About the Professor: Jerome Bump was awarded the Jeanne Holloway Award for undergraduate teaching, the Dad's Association Centennial Teaching Fellowship for instructing freshmen, the Rhodes Centennial Teaching Fellowship for directing the Computer Writing and Research Laboratory (devoted primarily to lower division instruction), and chosen as a Mortor Board Preferred Professor. He is the author of Gerard Manley Hopkins and various essays and reviews. At the moment he particularly interested in writing about nature and architecture, especially gargoyles.

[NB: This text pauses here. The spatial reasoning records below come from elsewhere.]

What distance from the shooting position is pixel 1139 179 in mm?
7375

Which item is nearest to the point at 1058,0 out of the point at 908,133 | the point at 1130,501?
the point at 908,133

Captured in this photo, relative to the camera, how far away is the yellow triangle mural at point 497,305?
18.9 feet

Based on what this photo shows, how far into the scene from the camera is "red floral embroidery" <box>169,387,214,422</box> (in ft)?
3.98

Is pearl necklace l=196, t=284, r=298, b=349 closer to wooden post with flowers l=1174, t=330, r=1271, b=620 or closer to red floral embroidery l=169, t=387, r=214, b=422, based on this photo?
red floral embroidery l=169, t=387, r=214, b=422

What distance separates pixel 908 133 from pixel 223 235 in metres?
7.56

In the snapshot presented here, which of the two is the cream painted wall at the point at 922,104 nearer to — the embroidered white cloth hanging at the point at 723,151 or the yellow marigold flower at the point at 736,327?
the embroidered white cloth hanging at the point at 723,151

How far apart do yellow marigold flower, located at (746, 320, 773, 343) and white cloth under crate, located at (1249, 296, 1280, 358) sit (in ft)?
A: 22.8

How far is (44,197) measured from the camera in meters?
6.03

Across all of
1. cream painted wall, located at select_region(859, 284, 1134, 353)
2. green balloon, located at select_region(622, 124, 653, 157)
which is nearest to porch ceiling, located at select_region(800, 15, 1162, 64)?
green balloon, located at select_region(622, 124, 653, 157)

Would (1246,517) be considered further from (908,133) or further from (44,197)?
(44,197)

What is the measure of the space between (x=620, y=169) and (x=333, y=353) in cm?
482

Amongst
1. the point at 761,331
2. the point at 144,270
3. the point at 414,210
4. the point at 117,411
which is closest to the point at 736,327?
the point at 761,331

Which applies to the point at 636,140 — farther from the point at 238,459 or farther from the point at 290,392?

For more information consult http://www.cwrl.utexas.edu/~bump/
50% of the final grade will be determined by the multimedia projects (15% for each first draft, 10% for each revision), 14% by the portfolio; 30% by informal writing; 6 % by class participation. Grades will be reduced for each class day assignments are late. Class participation consists of showing up in class on time, having read the material assigned for that day, and talking about it. One of the goals of the course is better spoken as well as written communication and that requires learning to concentrate and listen when others are speaking.
Writing Skills Handbook, Charles Bazerman Selections from: The Bible, Theocritus, Virgil, Wordsworth, Pugin, Tennyson, Darwin, Dickens, Hugo, Ruskin, Arnold, Hopkins, Pater, Lawrence, Forster, Dobie, Jones, Graves, Harrigan, Taniguchi, Oliphant, Barney, Lopez, and others. Longer works will be selected for the second semester, in consultation with the students.